Gegeven fragment:
►

Alle vorengenoemde stukken zijn inmiddels in handen gesteld van de commissies tot onderzoek van de geloofsbrieven van de benoemde leden der Kamer. Ik geef het woord aan de heer Schinck, voorzitter van de commissie voor de geloofsbrieven van de benoemd verklaarde leden in Groep I, tot het voorlezen van het rapport.

De heer Schinck:

Voorzitter! De commissie welke de geloofsbrieven van de benoemde leden van de Kamer, in alfabetische volgorde opgenomen in Groep I, heeft onderzocht, heeft de eer, te rapporteren dat de geloofsbrieven en de daarbij ingevolge de Kieswet overgelegde bescheiden in orde zijn bevonden. Het rapport van de commissie is neergelegd ter griffie ter inzage voor de leden. De commissie adviseert u om als leden van de Kamer toe te laten na aflegging van de bij de Grondwet en het Statuut voor het Koninkrijk voorgeschreven eden dan wel van de verklaring en de belofte: de heren G.M.V. van Aardenne, J. Baarda, G. van den Berg, J.Th.J. van den Berg, M. Bierman, W.T. de Boer, P.B. Boorsma en G.J.M. Braks, mevrouw N.H. van den Broek-Laman Trip, de heren M.J. Cohen, C.P. van Dijk, W.F. van Eekelen en H. Eversdijk, mevrouw H.M. Gelderblom-Lankhout, de heren J.J.A.M. van Gennip, L. Ginjaar, J.F. Glastra van Loon en J.R. Glasz, de dames A. Grewel en A.C. Grol-Overling, de heren R.A.E. de Haze Winkelman, H.F. Heijmans, H. Heijne Makkreel, J. Hendriks, R.C. Hessing, J.J. van Heukelum, L. Hilarides, E.M.H. Hirsch Ballin, H. Hofstede en G. Holdijk, mevrouw M.F. Jaarsma, de heren A. de Jager, E.C.M. Jurgens, N.G. Ketting en F. Korthals Altes, mevrouw J. van Leeuwen en de heer L.M. van Leeuwen.

De voorzitter:

Ik geef het woord aan de heer R. Zijlstra, voorzitter van de commissie voor de geloofsbrieven van de benoemd verklaarde leden in Groep II, tot het voorlezen van het rapport.

◄

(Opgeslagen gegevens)
►

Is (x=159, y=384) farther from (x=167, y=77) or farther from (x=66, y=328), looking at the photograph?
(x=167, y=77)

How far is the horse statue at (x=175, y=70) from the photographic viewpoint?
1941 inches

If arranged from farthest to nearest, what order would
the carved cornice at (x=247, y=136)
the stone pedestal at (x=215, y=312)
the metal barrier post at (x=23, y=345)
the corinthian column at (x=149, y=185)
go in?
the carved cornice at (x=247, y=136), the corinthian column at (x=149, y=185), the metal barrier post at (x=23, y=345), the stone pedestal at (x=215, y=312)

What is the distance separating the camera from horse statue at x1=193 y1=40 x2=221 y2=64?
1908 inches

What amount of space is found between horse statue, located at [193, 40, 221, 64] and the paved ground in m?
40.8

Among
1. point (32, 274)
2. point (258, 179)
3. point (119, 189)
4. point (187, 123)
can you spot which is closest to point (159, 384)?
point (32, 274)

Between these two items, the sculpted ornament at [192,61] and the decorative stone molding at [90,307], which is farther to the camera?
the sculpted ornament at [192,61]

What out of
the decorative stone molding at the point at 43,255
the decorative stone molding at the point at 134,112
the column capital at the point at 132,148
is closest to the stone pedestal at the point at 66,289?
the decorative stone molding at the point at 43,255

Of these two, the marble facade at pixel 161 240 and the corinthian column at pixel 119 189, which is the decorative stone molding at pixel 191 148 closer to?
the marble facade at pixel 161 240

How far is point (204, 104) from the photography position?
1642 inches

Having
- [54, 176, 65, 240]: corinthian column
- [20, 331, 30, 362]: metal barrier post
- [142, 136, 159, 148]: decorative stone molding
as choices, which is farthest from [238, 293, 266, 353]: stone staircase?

◄
►

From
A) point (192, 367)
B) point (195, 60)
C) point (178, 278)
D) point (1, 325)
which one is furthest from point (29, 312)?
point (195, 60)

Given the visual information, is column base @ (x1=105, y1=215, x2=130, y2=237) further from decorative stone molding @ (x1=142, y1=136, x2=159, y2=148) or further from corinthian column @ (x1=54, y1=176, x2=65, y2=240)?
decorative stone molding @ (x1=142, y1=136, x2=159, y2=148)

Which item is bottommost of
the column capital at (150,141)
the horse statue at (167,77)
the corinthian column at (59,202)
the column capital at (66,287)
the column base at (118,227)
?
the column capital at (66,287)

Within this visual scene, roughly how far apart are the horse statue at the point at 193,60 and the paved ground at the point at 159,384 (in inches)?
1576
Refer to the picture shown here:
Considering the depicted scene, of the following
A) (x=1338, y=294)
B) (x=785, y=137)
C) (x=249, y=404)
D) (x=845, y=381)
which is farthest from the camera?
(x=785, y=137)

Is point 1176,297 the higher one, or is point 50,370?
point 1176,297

◄
►

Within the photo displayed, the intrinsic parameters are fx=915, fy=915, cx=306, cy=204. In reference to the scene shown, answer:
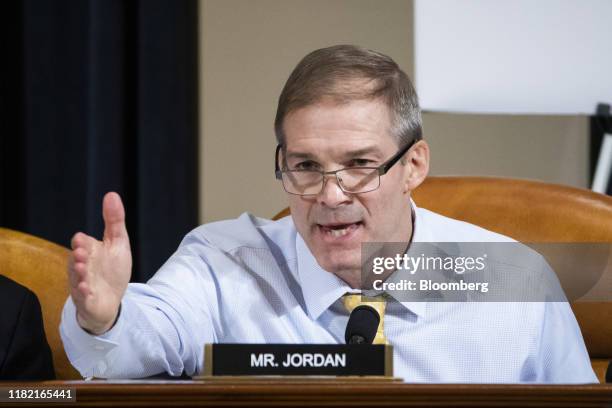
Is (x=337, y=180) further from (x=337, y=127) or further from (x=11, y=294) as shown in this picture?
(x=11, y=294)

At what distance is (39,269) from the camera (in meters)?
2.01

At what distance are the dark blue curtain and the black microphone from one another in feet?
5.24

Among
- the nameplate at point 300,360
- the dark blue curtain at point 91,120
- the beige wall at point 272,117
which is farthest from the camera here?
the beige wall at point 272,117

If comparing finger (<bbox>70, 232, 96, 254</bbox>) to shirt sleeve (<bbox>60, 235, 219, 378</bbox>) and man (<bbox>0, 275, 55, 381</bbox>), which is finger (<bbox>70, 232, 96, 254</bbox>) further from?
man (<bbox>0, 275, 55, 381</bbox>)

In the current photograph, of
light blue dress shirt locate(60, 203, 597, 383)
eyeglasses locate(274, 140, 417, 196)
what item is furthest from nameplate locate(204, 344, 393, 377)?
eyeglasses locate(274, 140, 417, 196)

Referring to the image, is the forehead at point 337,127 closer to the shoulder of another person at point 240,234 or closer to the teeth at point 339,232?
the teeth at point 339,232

◄

Uit te voeren taken:
(1) Druk uit het fragment over de geloofsbrieven de passage af van "Ik geef het woord aan de heer R." tot en met "II, tot het voorlezen van het rapport.", woord voor woord.
(2) Som alle vrouwen op die de commissie in het fragment over de geloofsbrieven adviseert als lid toe te laten.

Oplossingen:
(1)
Ik geef het woord aan de heer R. Zijlstra, voorzitter van de commissie voor de geloofsbrieven van de benoemd verklaarde leden in Groep II, tot het voorlezen van het rapport.

(2)
- N.H. van den Broek-Laman Trip
- H.M. Gelderblom-Lankhout
- A. Grewel
- A.C. Grol-Overling
- M.F. Jaarsma
- J. van Leeuwen